Stop Ongoing Inquiries

If your marriage has been challenging for some time, it's likely that many of your family, friends, and acquaintances are aware of the problems in your relationship. They may frequently check in on you out of concern (and sometimes just plain nosiness).

Creating a divorce announcement ends those ongoing inquiries and allows you to inform the people you select about your divorce.

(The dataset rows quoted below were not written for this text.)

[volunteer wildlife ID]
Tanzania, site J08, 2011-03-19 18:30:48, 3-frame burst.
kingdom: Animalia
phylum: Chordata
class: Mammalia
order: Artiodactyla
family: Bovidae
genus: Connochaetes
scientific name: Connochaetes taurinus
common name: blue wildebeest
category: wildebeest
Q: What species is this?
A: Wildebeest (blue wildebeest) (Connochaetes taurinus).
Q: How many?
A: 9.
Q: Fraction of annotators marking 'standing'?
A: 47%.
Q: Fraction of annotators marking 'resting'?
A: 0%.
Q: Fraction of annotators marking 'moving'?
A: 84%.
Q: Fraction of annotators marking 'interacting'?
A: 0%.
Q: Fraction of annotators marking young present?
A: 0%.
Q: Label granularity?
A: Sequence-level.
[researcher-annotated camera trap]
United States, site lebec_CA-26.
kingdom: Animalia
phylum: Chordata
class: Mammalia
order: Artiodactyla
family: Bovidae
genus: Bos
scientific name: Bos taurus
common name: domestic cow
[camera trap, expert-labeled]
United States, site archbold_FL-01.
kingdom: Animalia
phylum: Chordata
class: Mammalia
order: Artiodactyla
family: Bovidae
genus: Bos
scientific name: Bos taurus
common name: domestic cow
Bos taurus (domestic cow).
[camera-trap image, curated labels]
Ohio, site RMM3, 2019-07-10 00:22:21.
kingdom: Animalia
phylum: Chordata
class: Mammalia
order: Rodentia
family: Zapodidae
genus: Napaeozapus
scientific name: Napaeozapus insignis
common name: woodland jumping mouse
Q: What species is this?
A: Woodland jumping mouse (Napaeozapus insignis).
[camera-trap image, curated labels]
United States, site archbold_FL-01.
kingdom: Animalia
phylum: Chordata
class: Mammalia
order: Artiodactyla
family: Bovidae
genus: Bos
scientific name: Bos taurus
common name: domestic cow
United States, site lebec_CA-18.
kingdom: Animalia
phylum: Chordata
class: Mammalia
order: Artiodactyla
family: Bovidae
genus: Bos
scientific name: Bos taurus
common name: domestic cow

That is not to say that they won't then continue to check in to see how you are doing, but at least you won't have to answer questions about how your marriage is doing.

Ask for Support

You may need various forms of support as you move forward with this change in your life. The announcement allows you to ask for what you need, such as help with your children's adjustment, help finding a new home, or more general support, such as prayers or good energy.

Request Privacy

There's a reason most celebrity divorce announcements ask for privacy. This is a challenging transitional time for you, and asking for privacy sends a message that you don't want to talk about it and aren't ready to be open about your feelings and your decisions. It sets boundaries and prevents people from seeking details.

Break Up With Your Spouse

It's unusual but not unheard of to notify your spouse that you're getting a divorce by making a broad announcement. This is not generally the best way to tell your spouse you have decided your marriage is over, but it might be a path that feels right to you.

Final Thoughts

There are a variety of reasons to choose to write a divorce announcement. There is no good or bad reasoning. What matters is that you feel comfortable notifying people about your decision.